Once the notice of funding availability is published this month, MLS has 60 days to file the application. It will be another three to six months before funding recipients are announced. If MLS does receive federal funding, construction could start as soon as a year later.
Once the first housing projects are completed, MLS will have credibility that will drive them on to future projects, Rogers said.
James Stenkamp, a Richland architect, is under contract to design the two facilities.
Rogers said each building would include nine independent living units, a manager’s unit and common areas.
"It’s designed to give (residents) as much independence as possible,” she said.
Sams said employment is also a concern for the developmentally disabled, especially since local organizations like Columbia Industries and Goodwill Industries have reached their capacities. MLS hopes to offer continued education and vocational training in addition to that which CI and Goodwill offers.
When her daughter graduates next year, Sherry Sams said, she is hoping to continue her part-time job at the Tri-Cities Food Bank.
"She needs a lot of supervision, so it is not a paid job,” she said, “but it is significant for her to learn to follow directions and stay on task, and there are wonderful staff there that work with her and appreciate her strengths. These skills are needed to be accepted into a work-training program, with the possibility for paid work at some point.”
Sherry Sams started a support group for moms of developmentally disabled children about five years ago. Their group approached the Arc of Tri-Cities and the Shalom Ecumenical Center for help with a housing project. SEC already has experience providing housing for low-income disabled and elderly adults at Tri-Cities Terrace South, West and East in Richland.
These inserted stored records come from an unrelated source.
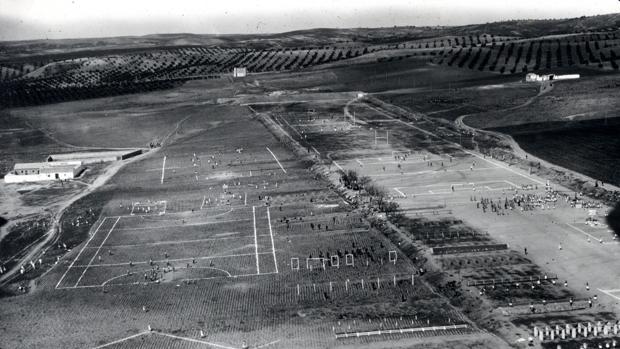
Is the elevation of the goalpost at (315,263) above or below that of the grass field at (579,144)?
below

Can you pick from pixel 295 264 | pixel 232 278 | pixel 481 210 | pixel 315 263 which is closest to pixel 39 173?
pixel 232 278

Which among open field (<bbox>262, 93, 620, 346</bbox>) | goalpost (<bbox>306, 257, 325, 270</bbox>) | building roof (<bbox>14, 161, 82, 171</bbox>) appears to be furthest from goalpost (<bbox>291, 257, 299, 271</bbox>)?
building roof (<bbox>14, 161, 82, 171</bbox>)

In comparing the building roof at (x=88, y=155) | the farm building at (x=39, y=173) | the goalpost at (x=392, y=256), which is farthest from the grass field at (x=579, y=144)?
the farm building at (x=39, y=173)

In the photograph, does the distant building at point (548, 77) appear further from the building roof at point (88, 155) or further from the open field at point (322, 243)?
the building roof at point (88, 155)

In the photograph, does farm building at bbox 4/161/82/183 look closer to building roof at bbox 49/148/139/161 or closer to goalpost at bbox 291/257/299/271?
building roof at bbox 49/148/139/161

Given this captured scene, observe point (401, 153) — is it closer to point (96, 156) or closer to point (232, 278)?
point (96, 156)

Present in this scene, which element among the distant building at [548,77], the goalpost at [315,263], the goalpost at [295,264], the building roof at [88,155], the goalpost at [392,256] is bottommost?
the building roof at [88,155]

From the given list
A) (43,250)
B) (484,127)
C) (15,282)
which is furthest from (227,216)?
(484,127)
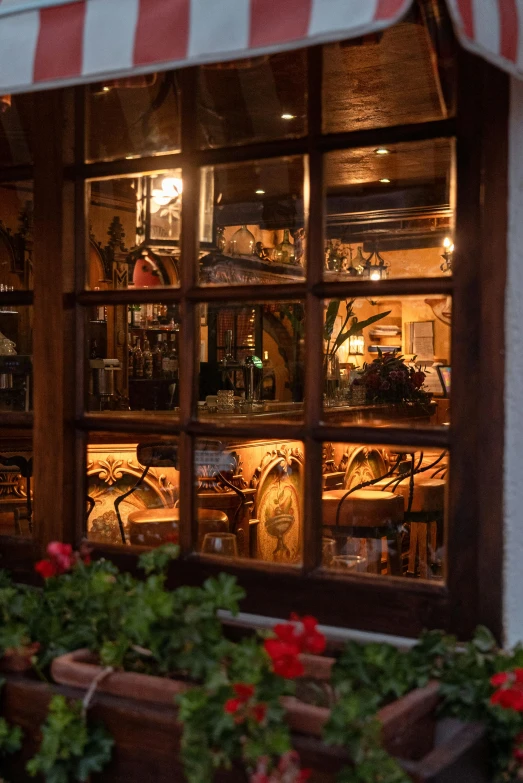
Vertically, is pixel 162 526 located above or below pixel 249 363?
below

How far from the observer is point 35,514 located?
224cm

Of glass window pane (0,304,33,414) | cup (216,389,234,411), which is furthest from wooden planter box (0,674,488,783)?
cup (216,389,234,411)

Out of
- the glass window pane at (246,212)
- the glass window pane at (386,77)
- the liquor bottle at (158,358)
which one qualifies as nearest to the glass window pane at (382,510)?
the glass window pane at (246,212)

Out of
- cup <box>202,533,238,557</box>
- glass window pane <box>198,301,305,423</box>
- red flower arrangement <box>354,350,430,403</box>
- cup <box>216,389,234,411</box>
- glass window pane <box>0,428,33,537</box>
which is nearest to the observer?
cup <box>202,533,238,557</box>

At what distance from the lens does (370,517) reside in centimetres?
353

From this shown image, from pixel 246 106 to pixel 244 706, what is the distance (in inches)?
56.9

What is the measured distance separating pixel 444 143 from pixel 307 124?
28 cm

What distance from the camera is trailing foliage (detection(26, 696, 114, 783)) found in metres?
1.55

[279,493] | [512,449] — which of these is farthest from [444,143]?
[279,493]

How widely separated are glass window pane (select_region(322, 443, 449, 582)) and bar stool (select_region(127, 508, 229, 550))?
27cm

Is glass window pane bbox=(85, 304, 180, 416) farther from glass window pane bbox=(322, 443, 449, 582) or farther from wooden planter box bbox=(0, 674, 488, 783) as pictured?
wooden planter box bbox=(0, 674, 488, 783)

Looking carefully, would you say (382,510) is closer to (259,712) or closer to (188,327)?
(188,327)

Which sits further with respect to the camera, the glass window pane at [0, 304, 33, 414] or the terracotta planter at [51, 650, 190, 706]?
the glass window pane at [0, 304, 33, 414]

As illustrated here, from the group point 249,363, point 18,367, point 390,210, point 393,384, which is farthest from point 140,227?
point 390,210
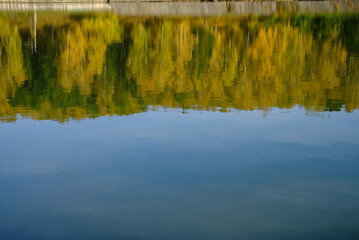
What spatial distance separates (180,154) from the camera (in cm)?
1620

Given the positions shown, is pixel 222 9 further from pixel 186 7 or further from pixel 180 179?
pixel 180 179

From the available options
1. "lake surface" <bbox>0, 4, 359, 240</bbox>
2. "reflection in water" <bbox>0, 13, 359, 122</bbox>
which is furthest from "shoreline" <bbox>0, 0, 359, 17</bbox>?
"lake surface" <bbox>0, 4, 359, 240</bbox>

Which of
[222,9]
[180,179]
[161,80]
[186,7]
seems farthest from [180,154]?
[186,7]

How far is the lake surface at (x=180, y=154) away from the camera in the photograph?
38.0 feet

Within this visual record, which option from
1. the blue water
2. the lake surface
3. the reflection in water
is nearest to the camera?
the blue water

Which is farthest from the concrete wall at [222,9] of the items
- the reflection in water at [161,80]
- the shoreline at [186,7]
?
the reflection in water at [161,80]

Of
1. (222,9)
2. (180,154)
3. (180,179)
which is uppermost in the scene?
(180,179)

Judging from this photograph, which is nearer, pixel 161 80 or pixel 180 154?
pixel 180 154

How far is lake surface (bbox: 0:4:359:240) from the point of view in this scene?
38.0 ft

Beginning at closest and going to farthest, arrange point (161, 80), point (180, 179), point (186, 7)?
point (180, 179)
point (161, 80)
point (186, 7)

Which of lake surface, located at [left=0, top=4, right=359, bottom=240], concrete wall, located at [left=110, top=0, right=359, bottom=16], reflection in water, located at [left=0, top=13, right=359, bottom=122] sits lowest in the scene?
concrete wall, located at [left=110, top=0, right=359, bottom=16]

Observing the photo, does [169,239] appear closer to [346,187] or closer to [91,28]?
[346,187]

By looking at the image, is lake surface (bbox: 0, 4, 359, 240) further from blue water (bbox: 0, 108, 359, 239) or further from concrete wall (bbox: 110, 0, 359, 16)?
concrete wall (bbox: 110, 0, 359, 16)

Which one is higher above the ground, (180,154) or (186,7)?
(180,154)
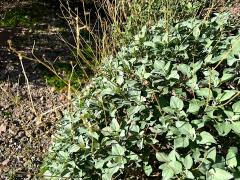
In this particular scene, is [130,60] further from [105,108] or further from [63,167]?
[63,167]

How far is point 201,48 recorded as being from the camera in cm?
268

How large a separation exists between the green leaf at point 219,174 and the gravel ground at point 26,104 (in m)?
1.22

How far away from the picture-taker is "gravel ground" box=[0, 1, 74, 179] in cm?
358

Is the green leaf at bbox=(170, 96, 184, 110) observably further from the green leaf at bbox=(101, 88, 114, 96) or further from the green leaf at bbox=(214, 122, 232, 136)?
the green leaf at bbox=(101, 88, 114, 96)

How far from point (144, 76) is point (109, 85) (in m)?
0.21

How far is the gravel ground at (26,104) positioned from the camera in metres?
Answer: 3.58

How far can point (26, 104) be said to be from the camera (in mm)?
4219

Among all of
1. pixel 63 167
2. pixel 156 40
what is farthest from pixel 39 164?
pixel 156 40

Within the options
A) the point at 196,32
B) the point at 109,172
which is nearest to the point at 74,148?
the point at 109,172

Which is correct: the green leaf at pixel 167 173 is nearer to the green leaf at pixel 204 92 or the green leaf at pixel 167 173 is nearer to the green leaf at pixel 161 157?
the green leaf at pixel 161 157

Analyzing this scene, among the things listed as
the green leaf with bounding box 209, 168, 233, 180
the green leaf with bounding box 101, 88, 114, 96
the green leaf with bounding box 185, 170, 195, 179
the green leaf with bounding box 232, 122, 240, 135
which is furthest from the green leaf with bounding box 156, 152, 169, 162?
the green leaf with bounding box 101, 88, 114, 96

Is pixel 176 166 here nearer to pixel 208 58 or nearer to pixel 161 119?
pixel 161 119

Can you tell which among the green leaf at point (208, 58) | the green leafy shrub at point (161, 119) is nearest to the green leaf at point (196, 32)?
the green leafy shrub at point (161, 119)

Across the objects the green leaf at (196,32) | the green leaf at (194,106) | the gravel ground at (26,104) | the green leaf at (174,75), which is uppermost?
the green leaf at (196,32)
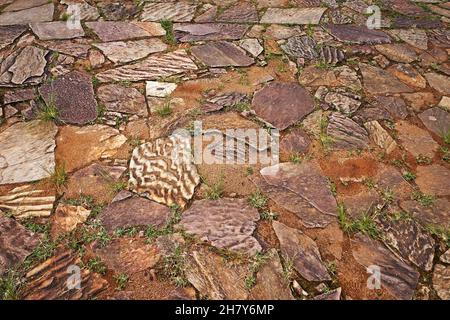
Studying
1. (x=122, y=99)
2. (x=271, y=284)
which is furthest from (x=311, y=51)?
(x=271, y=284)

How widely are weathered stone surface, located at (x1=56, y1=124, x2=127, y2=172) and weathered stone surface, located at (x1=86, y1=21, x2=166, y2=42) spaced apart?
165cm

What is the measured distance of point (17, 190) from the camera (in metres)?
2.55

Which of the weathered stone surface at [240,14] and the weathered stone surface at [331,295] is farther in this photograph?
the weathered stone surface at [240,14]

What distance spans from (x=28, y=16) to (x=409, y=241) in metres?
4.94

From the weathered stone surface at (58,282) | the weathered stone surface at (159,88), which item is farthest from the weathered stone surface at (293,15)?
the weathered stone surface at (58,282)

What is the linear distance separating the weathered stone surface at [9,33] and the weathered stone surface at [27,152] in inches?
61.4

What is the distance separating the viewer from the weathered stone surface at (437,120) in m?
3.15

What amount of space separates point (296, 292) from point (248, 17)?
378cm

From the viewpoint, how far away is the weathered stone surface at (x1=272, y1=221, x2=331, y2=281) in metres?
2.12

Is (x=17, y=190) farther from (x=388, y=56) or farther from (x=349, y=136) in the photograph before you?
(x=388, y=56)

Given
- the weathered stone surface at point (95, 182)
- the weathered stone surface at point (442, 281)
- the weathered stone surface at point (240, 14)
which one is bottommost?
the weathered stone surface at point (442, 281)

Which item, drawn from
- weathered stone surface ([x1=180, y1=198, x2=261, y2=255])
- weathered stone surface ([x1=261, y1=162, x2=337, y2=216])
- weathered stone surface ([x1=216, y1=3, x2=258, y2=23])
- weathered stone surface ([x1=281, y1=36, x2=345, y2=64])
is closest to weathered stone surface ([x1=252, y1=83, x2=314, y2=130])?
weathered stone surface ([x1=261, y1=162, x2=337, y2=216])

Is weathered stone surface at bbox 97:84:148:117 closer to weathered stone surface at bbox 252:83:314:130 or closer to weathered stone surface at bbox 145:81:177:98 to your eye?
weathered stone surface at bbox 145:81:177:98

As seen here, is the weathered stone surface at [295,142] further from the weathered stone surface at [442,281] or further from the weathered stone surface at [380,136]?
the weathered stone surface at [442,281]
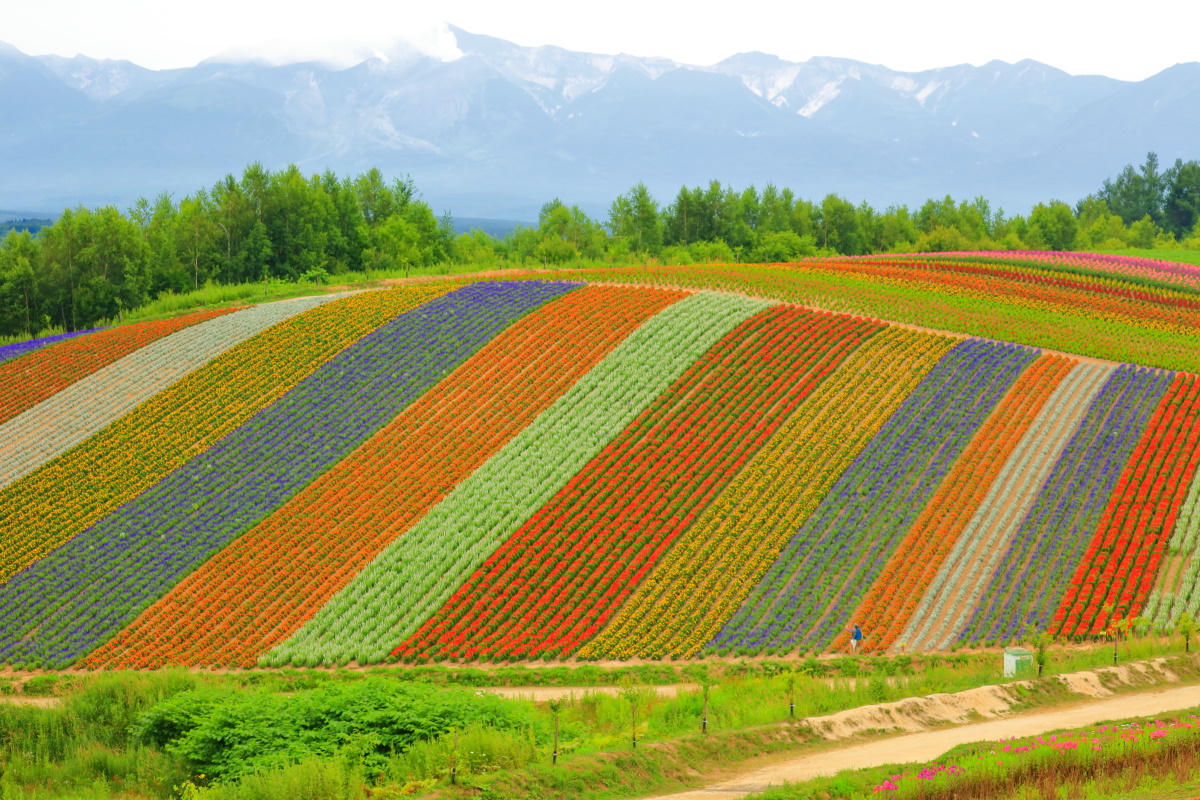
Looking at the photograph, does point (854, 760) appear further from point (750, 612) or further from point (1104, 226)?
point (1104, 226)

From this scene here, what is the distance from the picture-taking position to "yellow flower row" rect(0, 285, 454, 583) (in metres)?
33.5

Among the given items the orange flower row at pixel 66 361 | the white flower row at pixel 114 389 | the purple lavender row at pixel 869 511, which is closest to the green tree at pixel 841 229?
the purple lavender row at pixel 869 511

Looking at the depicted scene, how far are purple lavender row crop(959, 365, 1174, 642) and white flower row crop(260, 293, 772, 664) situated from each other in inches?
545

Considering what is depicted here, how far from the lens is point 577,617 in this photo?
27.6 metres

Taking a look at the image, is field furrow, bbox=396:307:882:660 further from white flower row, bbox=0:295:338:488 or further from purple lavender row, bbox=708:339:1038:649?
white flower row, bbox=0:295:338:488

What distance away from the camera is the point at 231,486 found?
34656 mm

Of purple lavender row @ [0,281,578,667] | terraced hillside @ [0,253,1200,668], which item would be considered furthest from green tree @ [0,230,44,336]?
purple lavender row @ [0,281,578,667]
MLS’ vision of providing housing and services was more than the Arc and the SEC wanted to take on, but the groups still expressed their support.
So MLS was incorporated in February 2009 as a 501(c)3 nonprofit organization and more parents joined the fledgling group.
MLS now has a 15-member board, which is more than she ever expected, Sherry Sams said. Board members include other parents, case managers like Buck and a special education professor at Washington State University Tri-Cities.“
The Modern Living Services group is just phenomenally good,” Buck said. “I love working with them and their mission is right in line with what I perceive as something that our community needs and we should embrace that mission and really work hard to make it reality.”